Een vliegje is bij lange na niet zo sterk. Al zou het zich los kúnnen spartelen, de lijm zou toch blijven kleven aan de pootjes. En dan lijkt het me nog een heel gevecht om de lijm te verwijderen. Voor wie ooit secondelijm aan zijn vingers heeft gehad kan zich wel indenken wat een slachtoffer mee moet maken. Het insectje kan al na een eerste contact met de kleefstof niet meer weg. Overigens werken onze vliegenplakstrips volgens hetzelfde principe, wat het lokken en vangen betreft. Volgens Wikipedia is de plakstrip begin 1900 uitgevonden door een snoepfabrikant en waarschijnlijk op basis van wat hij in zijn fabriek zag en niet op basis van wat in de natuur op moerassige bodem gebeurt. De werking is in beide gevallen dramatisch voor begerige insecten. In het geval dat ze op de het plantje zijn geland nog dramatischer omdat de plant actief meehelpt om het slachtoffer het vluchten te beletten, maar niet bepaald snel. Ze sterven een uiterst langzame en tragische dood.
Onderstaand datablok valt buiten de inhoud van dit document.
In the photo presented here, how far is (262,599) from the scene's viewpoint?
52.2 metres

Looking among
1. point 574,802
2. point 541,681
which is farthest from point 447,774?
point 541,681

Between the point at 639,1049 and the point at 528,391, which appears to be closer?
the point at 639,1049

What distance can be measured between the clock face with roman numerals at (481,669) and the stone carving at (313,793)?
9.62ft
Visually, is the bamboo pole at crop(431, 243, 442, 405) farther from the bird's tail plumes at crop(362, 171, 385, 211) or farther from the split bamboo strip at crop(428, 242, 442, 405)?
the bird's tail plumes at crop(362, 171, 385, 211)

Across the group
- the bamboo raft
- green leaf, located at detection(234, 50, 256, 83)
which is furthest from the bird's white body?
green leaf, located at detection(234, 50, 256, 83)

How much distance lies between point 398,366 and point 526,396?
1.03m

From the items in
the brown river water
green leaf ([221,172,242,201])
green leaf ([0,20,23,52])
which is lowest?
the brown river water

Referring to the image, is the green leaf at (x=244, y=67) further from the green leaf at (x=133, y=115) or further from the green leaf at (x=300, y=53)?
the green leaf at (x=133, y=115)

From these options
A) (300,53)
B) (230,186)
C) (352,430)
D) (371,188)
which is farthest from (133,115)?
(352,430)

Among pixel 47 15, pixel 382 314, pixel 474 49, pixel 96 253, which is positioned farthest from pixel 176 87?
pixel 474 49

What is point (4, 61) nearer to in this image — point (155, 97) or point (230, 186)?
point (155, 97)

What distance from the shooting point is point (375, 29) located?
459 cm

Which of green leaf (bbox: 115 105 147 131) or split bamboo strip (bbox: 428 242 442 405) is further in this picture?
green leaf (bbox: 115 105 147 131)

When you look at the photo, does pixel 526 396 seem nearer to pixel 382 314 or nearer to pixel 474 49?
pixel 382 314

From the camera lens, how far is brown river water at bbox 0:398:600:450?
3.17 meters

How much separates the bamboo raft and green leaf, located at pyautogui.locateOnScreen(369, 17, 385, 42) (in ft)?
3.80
Mijn kat is daarbij nog een lieverdje, bedenk ik wat wrang. Door het gespartel buigen klierharen in de buurt, naar het slachtoffer toe, tot de ongelukkige onder de kleefstof zit.

 

Eenmaal gevangen begint het verteringsproces. De enzymen die afgescheiden worden door de klierharen, verteren het insect tot een vloeibare massa zodat de plant in staat is om de voedzame stoffen op te nemen. Uiteindelijk blijft alleen een lege huls over van het insect.
De insecten vormen een onmisbare aanvulling op de weinige voedingsstoffen die het plantje aan de grond onttrekt. Van oudsher zijn deze plantjes te vinden op zeer voedselarme natte gronden. Een bemestingsbeurt overleeft het dan ook niet. 
De kleinste insectjes worden ‘omarmd’ door enkele klierharen en insecten die een maatje groter zijn komen in contact met een veelheid van klierharen, daarbij buigen de randen van het blaadje wat naar elkaar toe.

 

       

Bij een, relatief, grote prooi zijn alle klierharen naar binnen gebogen en rolt het blad zich bovendien over de vangst heen en rolt het blad zich verder op. Zo kan de prooi met geen mogelijkheid ontsnappen en kan de maaltijd wat sneller verlopen. Ik vond een treffend timelapse filmpje over de vangst van een insect door een zonnedauwplantje. https://www.meneerspoor.nl/zonnedauw.html
Tja, het leven is een hachelijke zaak…..

 

 


In juli zag ik stengeltjes verschijnen met knopjes.
Het stengeltje richt zich langzaam en geleidelijk op
met ieder volgend roze bloemetje wat bloeit.
De Kaapse zonnedauw bloeit daardoor lang, 
maandenlang. Het zaad vindt zijn weg wel weer
naar een nabijgelegen skôn pleksje in het moerasje
om uit te groeien tot een volgende fotogeniek groeiseltje.